# [WHAT THE TASK REQUIRES]
Apart from the pictures, everything in the lines below must be printed exactly.

# [AVAILABLE RECORDS]
----------

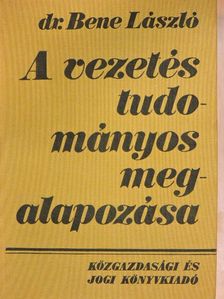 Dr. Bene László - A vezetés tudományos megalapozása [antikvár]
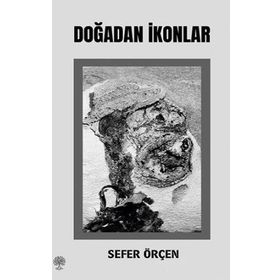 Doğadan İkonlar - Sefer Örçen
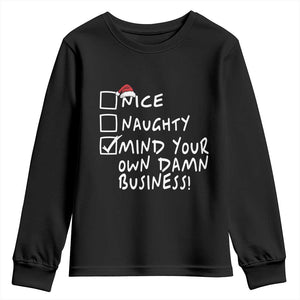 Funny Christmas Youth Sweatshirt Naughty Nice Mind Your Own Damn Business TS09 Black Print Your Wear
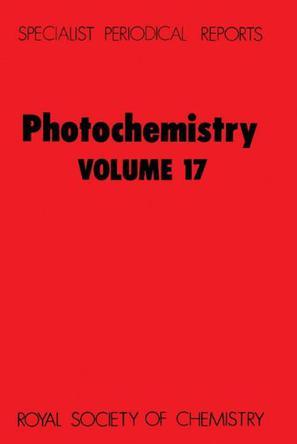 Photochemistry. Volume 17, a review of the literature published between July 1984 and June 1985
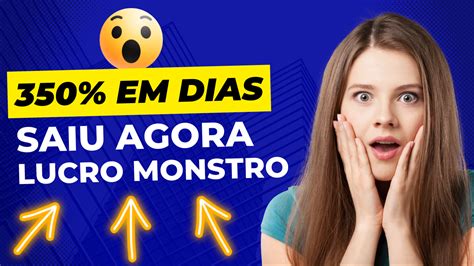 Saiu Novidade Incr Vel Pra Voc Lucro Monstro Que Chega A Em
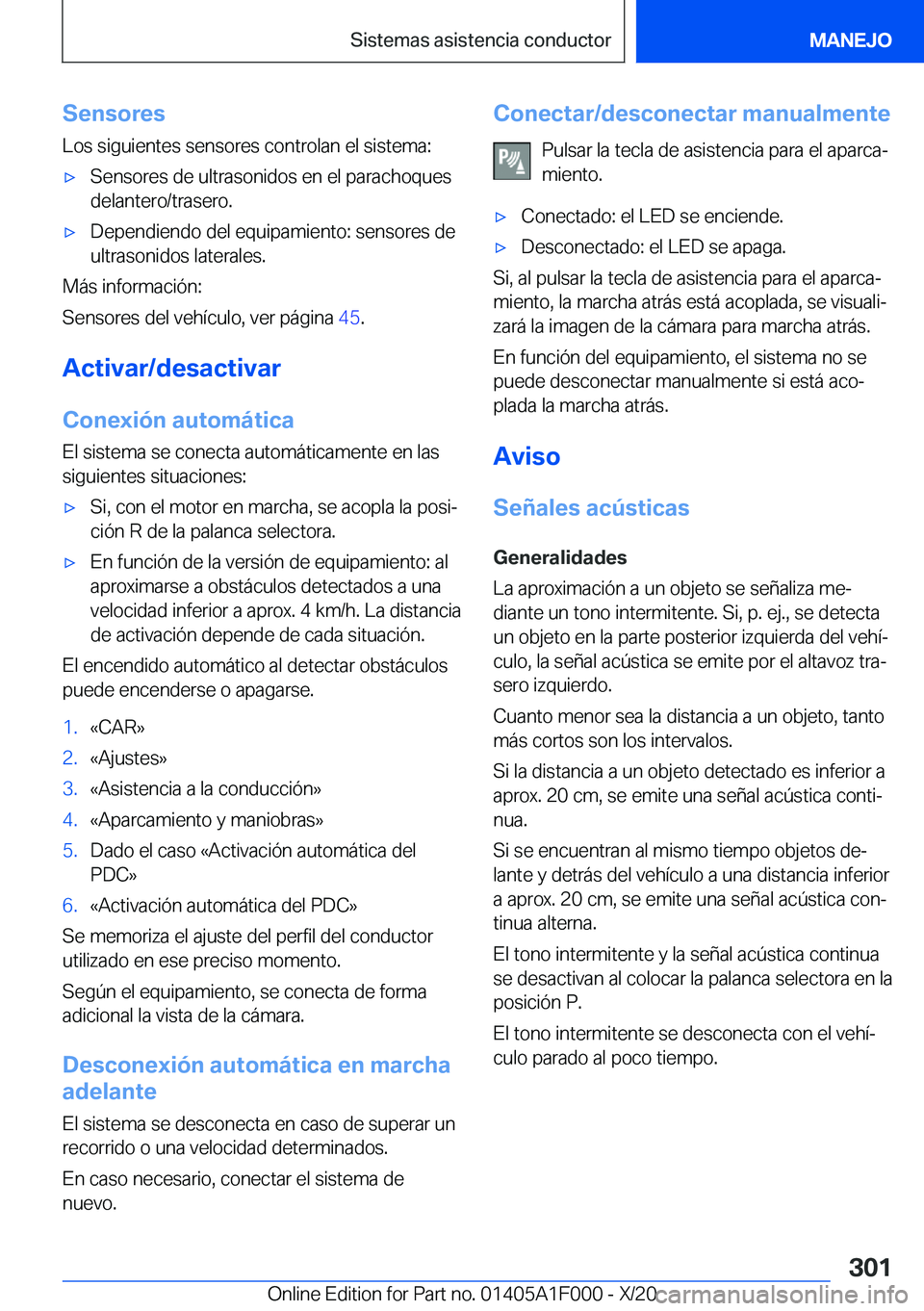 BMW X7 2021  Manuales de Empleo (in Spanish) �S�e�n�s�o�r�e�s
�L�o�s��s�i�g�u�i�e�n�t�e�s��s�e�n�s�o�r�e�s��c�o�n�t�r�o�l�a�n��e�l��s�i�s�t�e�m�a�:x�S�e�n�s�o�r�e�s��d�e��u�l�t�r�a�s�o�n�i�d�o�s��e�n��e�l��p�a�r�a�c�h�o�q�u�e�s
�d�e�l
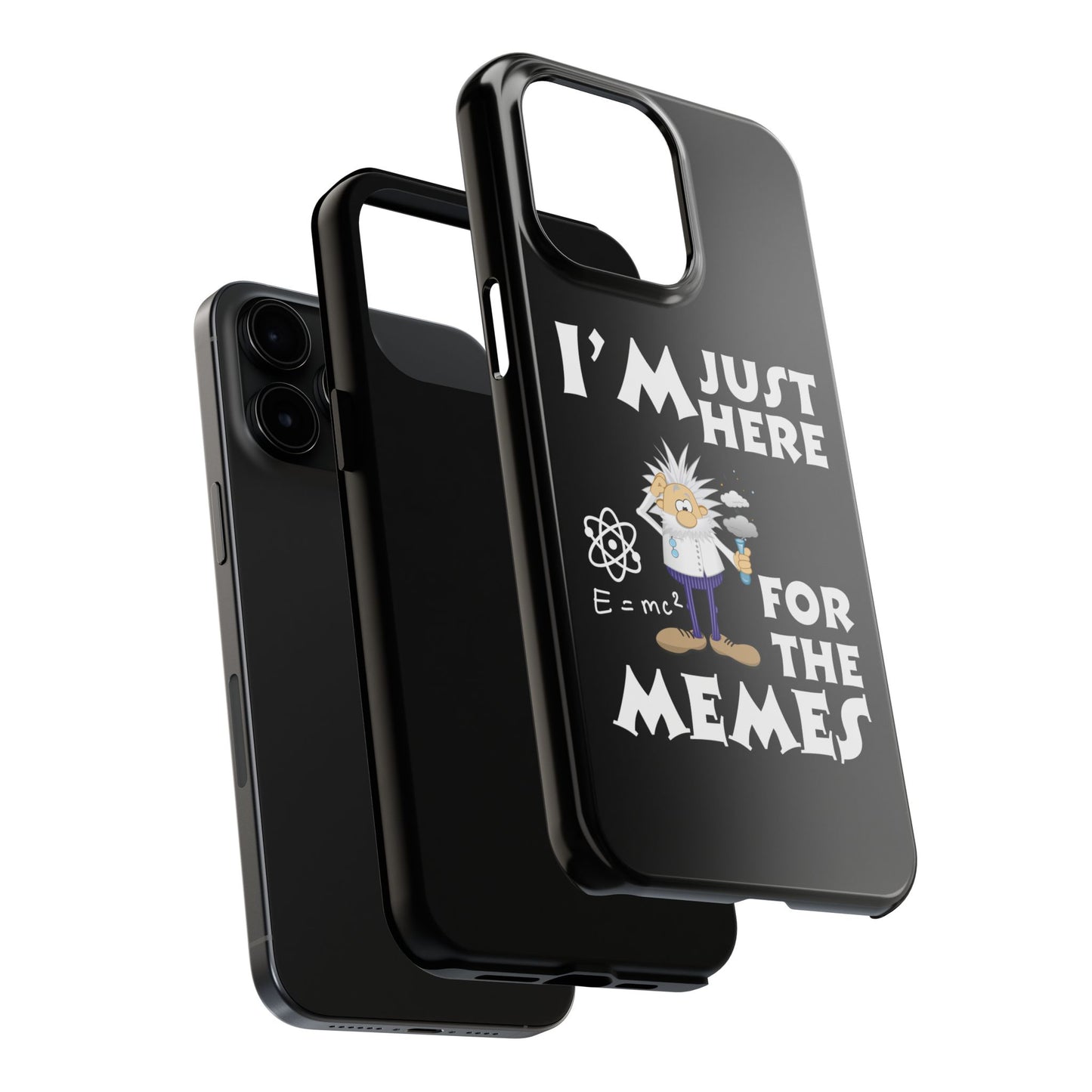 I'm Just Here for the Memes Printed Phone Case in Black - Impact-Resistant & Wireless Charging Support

----------

# [FINAL ANSWER]
 Dr. Bene László - A vezetés tudományos megalapozása [antikvár]
 Doğadan İkonlar - Sefer Örçen
 Funny Christmas Youth Sweatshirt Naughty Nice Mind Your Own Damn Business TS09 Black Print Your Wear
 Photochemistry. Volume 17, a review of the literature published between July 1984 and June 1985
 Saiu Novidade Incr Vel Pra Voc Lucro Monstro Que Chega A Em
 BMW X7 2021  Manuales de Empleo (in Spanish) �S�e�n�s�o�r�e�s
�L�o�s��s�i�g�u�i�e�n�t�e�s��s�e�n�s�o�r�e�s��c�o�n�t�r�o�l�a�n��e�l��s�i�s�t�e�m�a�:x�S�e�n�s�o�r�e�s��d�e��u�l�t�r�a�s�o�n�i�d�o�s��e�n��e�l��p�a�r�a�c�h�o�q�u�e�s
�d�e�l
 I'm Just Here for the Memes Printed Phone Case in Black - Impact-Resistant & Wireless Charging Support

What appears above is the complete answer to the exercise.